SPACs’ Surge Explained

Your Question Answered: SPACs’ Surge Explained

April 19, 2021
This week’s reader question is about special-purpose acquisition companies: SPACs aren’t new, so why are they so popular now, and is this a bubble?
Josh McCourt, Equity and Quantitative Research Analyst, had this to say:

That’s right, SPACs (special-purpose acquisition companies) are not fresh on the investment scene—they’ve been around since the ’90s. But they returned to center stage last year, raising billions of dollars and making a media splash with big-name institutional underwriters and celebrity sponsors.

These so-called “blank check” companies are a type of shell corporation. A SPAC has no business yet it conducts an initial public offering (IPO) to raise cash, and then looks for a private company to acquire.

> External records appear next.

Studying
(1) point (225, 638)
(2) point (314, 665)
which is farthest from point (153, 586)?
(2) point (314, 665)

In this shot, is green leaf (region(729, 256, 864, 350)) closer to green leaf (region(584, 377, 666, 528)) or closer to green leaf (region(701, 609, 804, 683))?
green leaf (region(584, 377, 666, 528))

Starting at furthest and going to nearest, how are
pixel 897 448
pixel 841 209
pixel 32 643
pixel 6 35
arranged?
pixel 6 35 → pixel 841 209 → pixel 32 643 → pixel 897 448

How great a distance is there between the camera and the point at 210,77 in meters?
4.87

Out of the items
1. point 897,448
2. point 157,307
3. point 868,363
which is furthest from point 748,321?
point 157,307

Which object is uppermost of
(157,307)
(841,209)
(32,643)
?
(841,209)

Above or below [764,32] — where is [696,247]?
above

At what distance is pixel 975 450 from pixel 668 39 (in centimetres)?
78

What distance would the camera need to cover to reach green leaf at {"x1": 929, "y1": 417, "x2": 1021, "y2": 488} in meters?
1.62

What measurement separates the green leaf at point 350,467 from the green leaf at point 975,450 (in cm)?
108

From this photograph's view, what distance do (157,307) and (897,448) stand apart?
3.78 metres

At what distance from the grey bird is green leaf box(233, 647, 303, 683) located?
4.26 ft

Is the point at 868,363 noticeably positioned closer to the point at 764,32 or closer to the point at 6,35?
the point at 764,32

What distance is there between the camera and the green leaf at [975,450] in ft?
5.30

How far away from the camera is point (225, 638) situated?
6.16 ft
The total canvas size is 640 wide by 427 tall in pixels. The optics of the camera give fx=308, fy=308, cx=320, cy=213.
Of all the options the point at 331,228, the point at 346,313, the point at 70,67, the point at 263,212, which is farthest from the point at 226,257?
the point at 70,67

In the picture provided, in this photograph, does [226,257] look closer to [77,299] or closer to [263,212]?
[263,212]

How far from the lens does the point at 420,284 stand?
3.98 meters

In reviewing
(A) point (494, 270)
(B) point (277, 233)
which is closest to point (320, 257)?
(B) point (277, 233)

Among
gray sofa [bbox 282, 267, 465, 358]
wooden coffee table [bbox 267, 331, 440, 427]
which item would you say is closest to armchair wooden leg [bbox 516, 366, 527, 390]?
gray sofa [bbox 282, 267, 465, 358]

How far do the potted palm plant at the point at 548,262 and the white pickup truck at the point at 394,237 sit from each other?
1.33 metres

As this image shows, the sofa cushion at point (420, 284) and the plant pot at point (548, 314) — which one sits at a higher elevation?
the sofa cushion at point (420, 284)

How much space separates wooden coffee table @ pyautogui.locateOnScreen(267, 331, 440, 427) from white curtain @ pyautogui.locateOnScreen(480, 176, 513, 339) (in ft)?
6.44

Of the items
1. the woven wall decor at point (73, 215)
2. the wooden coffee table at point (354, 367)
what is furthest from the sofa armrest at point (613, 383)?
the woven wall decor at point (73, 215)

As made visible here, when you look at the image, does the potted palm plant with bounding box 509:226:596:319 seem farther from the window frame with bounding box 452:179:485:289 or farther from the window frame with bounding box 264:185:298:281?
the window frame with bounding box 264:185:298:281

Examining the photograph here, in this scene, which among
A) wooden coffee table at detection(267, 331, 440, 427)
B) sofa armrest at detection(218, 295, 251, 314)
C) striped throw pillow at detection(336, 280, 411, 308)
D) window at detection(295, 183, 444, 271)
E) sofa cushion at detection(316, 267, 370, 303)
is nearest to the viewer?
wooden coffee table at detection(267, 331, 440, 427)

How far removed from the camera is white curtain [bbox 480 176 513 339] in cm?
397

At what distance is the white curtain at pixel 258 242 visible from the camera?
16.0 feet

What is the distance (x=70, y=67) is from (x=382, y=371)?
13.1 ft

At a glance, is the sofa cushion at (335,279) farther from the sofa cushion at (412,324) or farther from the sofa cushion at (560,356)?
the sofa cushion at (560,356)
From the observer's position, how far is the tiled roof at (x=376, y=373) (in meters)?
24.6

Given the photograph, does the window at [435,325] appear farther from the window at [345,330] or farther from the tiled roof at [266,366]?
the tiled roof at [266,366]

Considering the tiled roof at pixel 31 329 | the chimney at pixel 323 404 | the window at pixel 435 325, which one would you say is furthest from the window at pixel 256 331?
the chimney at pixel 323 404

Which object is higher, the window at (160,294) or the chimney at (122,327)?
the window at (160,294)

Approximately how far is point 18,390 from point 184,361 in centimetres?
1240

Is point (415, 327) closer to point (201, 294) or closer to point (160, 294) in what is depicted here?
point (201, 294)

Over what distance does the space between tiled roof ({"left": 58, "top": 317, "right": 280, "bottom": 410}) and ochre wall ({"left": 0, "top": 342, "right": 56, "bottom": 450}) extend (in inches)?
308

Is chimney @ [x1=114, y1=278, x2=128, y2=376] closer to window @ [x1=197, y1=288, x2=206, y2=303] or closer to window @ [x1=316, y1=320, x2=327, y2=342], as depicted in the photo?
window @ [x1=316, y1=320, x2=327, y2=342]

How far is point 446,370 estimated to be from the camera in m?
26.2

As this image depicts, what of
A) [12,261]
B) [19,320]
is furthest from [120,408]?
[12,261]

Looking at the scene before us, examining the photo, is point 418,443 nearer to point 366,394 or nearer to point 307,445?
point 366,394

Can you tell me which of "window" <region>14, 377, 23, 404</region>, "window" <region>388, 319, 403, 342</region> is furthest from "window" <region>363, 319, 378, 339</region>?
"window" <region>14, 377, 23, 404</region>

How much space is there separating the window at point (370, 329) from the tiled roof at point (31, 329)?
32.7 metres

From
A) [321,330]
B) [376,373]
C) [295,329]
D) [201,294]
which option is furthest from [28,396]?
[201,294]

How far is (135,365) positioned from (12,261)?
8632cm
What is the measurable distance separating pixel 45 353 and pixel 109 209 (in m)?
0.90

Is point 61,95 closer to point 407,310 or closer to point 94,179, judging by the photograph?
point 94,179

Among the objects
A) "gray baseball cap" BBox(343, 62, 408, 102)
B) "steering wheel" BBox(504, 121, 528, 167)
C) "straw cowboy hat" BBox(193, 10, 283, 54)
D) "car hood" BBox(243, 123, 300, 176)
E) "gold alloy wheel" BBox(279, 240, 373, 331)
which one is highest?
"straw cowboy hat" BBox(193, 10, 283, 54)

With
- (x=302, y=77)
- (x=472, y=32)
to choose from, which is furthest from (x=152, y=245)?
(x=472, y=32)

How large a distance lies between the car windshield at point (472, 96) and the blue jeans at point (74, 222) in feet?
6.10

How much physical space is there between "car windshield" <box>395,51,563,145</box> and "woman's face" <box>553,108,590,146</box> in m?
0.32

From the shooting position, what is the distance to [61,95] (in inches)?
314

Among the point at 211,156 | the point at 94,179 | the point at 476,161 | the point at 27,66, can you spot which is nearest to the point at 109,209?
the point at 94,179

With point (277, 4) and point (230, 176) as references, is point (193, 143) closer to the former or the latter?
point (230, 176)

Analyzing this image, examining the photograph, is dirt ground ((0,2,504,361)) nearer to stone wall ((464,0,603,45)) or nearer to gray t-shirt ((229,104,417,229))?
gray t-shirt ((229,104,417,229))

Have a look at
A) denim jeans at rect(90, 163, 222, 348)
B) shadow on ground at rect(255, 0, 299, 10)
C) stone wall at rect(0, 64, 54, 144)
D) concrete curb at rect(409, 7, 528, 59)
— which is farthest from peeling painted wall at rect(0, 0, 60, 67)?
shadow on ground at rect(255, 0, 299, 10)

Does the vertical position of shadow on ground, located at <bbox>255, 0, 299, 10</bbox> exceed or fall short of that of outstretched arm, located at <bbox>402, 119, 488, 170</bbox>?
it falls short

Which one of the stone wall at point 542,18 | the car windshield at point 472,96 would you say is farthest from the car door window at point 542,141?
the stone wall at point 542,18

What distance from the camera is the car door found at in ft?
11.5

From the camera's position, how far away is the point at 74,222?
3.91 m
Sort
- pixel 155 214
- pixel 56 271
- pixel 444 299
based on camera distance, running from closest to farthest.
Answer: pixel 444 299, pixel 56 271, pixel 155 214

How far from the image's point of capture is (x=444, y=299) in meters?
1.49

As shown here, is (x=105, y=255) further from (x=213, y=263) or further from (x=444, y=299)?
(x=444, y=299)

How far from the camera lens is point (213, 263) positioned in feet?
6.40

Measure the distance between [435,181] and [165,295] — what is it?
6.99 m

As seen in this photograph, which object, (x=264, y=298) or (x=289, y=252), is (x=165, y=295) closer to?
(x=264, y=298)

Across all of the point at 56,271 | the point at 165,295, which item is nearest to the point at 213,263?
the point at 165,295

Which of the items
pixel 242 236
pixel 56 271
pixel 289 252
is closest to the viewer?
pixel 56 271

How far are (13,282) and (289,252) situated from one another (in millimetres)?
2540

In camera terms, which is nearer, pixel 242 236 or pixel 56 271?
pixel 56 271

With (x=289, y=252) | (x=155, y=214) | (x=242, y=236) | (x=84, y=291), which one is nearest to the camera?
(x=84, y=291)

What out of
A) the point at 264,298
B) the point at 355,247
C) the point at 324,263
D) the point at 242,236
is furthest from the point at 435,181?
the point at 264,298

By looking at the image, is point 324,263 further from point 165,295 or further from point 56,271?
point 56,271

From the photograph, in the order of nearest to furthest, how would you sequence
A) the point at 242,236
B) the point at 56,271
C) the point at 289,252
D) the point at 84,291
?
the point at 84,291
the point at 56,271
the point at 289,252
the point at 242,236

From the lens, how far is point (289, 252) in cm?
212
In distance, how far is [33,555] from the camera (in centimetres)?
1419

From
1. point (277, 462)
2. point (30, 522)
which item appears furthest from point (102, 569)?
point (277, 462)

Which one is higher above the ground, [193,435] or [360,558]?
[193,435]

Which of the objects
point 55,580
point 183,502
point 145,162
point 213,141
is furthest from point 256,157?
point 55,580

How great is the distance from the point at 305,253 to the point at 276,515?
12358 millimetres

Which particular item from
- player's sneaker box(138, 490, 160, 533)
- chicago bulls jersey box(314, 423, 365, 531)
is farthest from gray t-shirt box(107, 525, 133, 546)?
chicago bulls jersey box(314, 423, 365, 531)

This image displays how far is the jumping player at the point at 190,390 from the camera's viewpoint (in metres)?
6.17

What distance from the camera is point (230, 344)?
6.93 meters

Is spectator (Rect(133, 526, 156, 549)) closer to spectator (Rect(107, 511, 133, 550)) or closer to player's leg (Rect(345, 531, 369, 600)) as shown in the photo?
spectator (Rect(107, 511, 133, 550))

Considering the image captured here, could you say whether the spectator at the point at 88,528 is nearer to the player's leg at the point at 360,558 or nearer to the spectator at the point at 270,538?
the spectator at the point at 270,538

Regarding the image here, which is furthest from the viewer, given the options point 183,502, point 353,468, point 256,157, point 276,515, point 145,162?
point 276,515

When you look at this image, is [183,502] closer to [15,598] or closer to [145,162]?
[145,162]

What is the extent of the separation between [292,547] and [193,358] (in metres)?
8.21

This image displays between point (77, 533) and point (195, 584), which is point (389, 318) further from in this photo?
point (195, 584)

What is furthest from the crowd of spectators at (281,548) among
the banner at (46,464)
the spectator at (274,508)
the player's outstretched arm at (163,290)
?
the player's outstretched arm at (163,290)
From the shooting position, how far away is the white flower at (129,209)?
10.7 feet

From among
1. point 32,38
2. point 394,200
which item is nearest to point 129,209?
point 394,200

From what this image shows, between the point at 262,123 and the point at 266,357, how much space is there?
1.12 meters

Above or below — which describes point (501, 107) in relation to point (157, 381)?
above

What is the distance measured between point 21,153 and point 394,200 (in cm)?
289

If the SPAC doesn’t find a company to buy within a set timeframe, investors get their money back. If it completes a buy, then the private company becomes a public company, and shareholders of the SPAC now own the new entity—which takes the money in the SPAC and (hopefully) uses it to fund growth.

Why are SPACs so popular right now? Some of the surge can be explained by market conditions. Pandemic-fueled volatility made it more difficult for companies to go public via a traditional IPO. Going public through a SPAC vastly simplifies the process, with quicker closings, lower costs and fewer regulatory requirements compared to a traditional IPO.

On top of that, there’s a FOMO (fear of missing out) aspect in play. Headlines touting splashy SPACs—including online betting company DraftKings and payment firm Paya—have raised their profiles and made SPACs seem like a compelling investment for retail investors who have little to no access to the IPO market.

Some of the SPACs out there may turn out to be decent investments, but we consider the current market for them to be a bubble.

What’s more, SPACs are highly speculative—you are trusting the sponsor to make one good (ideally great) investment bet when it merges with a private company. SPACs themselves tend to trade around their (almost always) $10 listing price until a merger has been confirmed. After that, the sponsors exit and prices often fall below $10, leaving investors holding the bag. Despite the trend, SPACs have already raised more money in 2021 than they did in all of 2020.

They’re also raising eyebrows at the Securities and Exchange Commission, Wall Street’s federal watchdog, which warned that some companies may need to restate their financial results due to questionable accounting practices. SPACs have come under increased scrutiny from lawmakers as well.

Speculation aside, any investment entails understanding what you own, how it’s valued and who is steering the ship—with a SPAC, virtually all of those questions remain unanswered until it’s too late. Caveat emptor!